In a large series of patients who underwent regional lymph node dissection without sentinel lymph node biopsy, 5-year survival estimates ranged from 46-60% for 1 positive lymph node, 33-54% for 2-3 positive lymph nodes, and 21-44% for 4 or more positive lymph nodes, depending on the extent and completeness of the regional lymph node dissection.[66] In other series, the 10-year survival rate is estimated to be as high as 60-70% for patients with nonpalpable micrometastatic disease in just one lymph node, while the 10-year survival rate for patients with 2-3 occultly positive lymph nodes is approximately the same as in patients with one macroscopically positive lymph node.[67]
A 2005 population-based study of 41,417 patients from the National Cancer Institute's SEER cancer registry validated the AJCC melanoma staging system, but it revealed more favorable survival rates.[23] In this study, the 5-year survival rate for N2b (2-3 macroscopically positive nodes) with a nonulcerated primary tumor was 50%, which dropped to 27% for patients with more than 3 macroscopically positive nodes with an ulcerated primary tumor.
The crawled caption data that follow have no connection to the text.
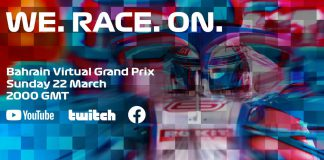 F1 Esports Virtual GP Series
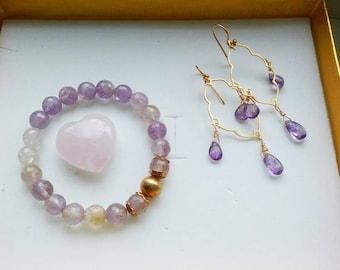 Spruce it up - amethyst and ametrine earrings, bracelet set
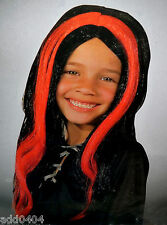 Streaked witch wig - black with red child 8+ one size fits most - HALLOWEEN NIP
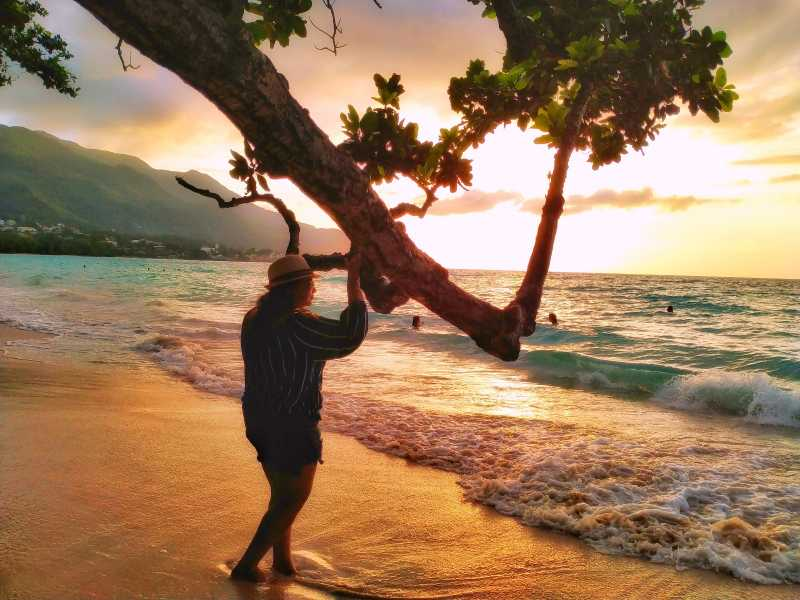 Seychelles Travel Guide: Things To Do In Mahe
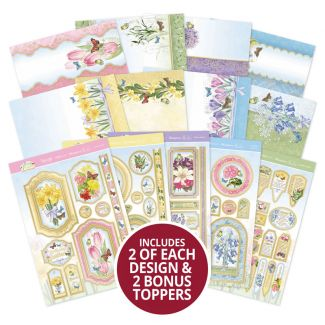 Forever Florals - Spring Melody Luxury Topper Collection with 2 x Bonus Toppers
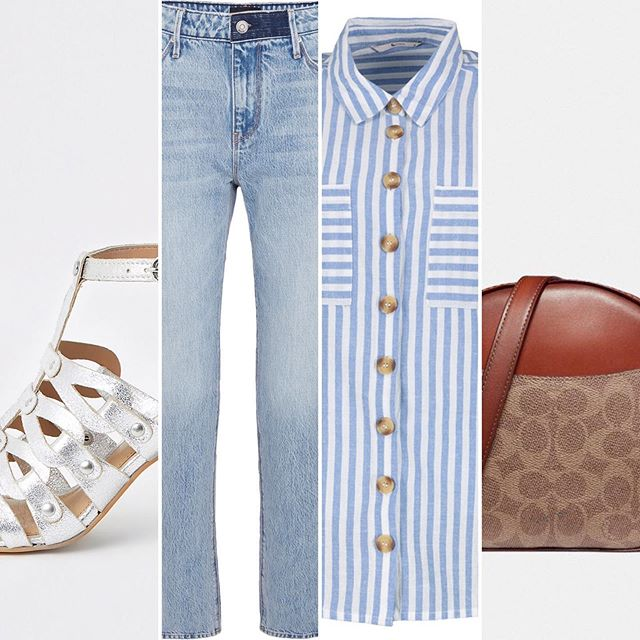 I'm actually wearing gingham today but stripes are a perennial favourite! Jeans, a stripe shirt and metallic shoes are a winning combo for any - and every - season. . . Tap stories for more details... . . #personalstylistsurrey #personalshoppingservice #stripeshirtlove #jeanslover #everydaystyling #whatshouldiwear #styleinspirations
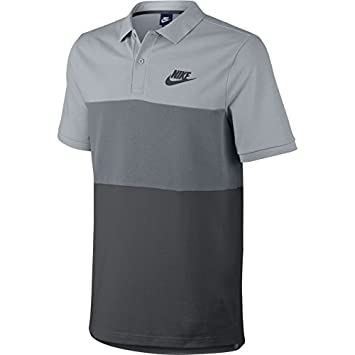 Clrblk Loisirs Matchup HommeSports Nsw Polo Et M Pq Nike DIYWE2e9H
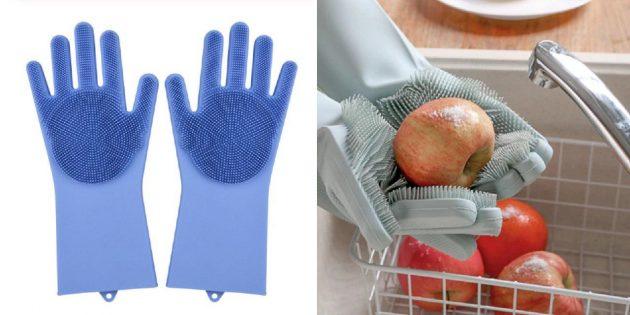 Перчатки-губки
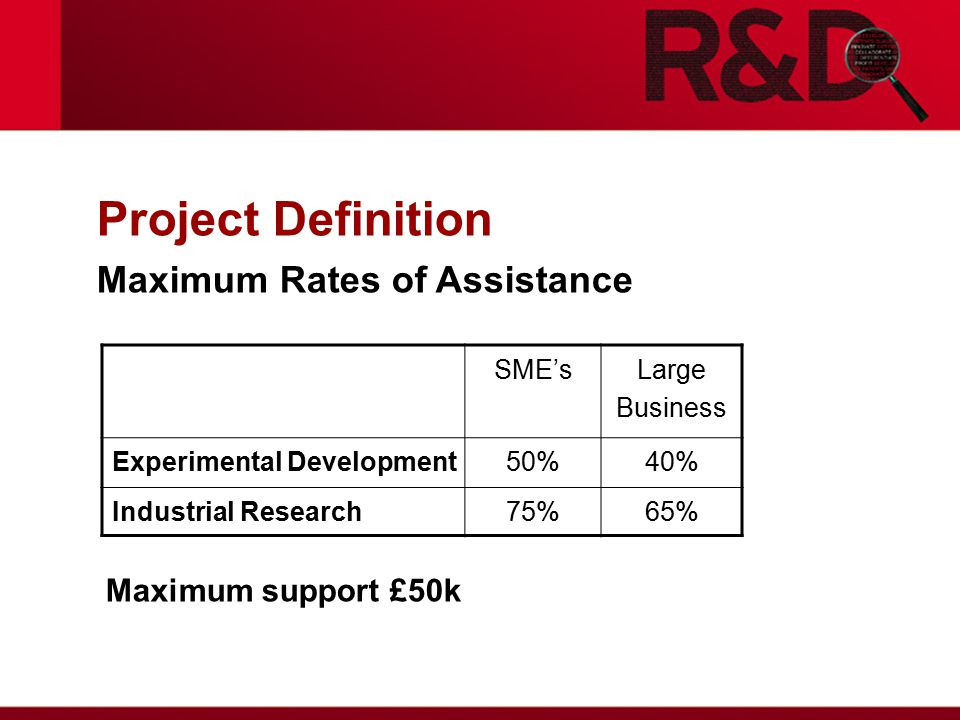 Project Definition Maximum Rates of Assistance Maximum support £50k SME'sLarge Business Experimental Development50%40% Industrial Research75%65%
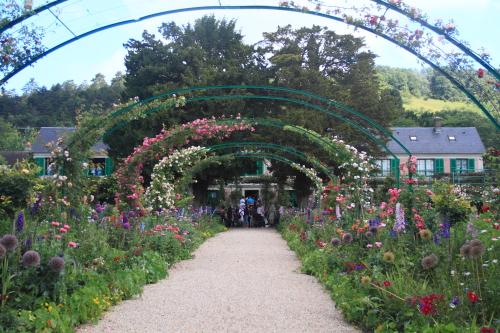 モネの庭3.JPG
The SEER data for microscopically node–positive patients are, as yet, immature, but the 2-year survival rate for N1a and N2a patients ranged from 75-90%. Further data analysis, with long-term follow-up monitoring of patients undergoing selective lymph node dissection after sentinel lymph node biopsy with positive results, and data from ongoing clinical trials undoubtedly will provide further prognostic information over the next few years.
Interim results of the MSLT I trial show that while overall survival for intermediate-thickness patients randomized to wide local excision and sentinel lymph node biopsy with selective lymph node dissection versus observation is not yet statistically significant (93% vs 90% at 5 y), disease-free survival was significantly better for patients undergoing sentinel lymph node biopsy with selective lymph node dissection (78% vs 73% at 5 y, P = .009).[9] In addition, 5-year overall survival was significantly better for patients with positive sentinel lymph nodes who underwent immediate-completion lymph node dissection versus those who underwent therapeutic lymph node dissection for recurrence after wide excision alone (72% vs 52%, P = .004). Patients in the latter group had a greater number of involved lymph nodes (3.3 vs 1.4 for the sentinel lymph node–positive group) and 26% had N3 disease.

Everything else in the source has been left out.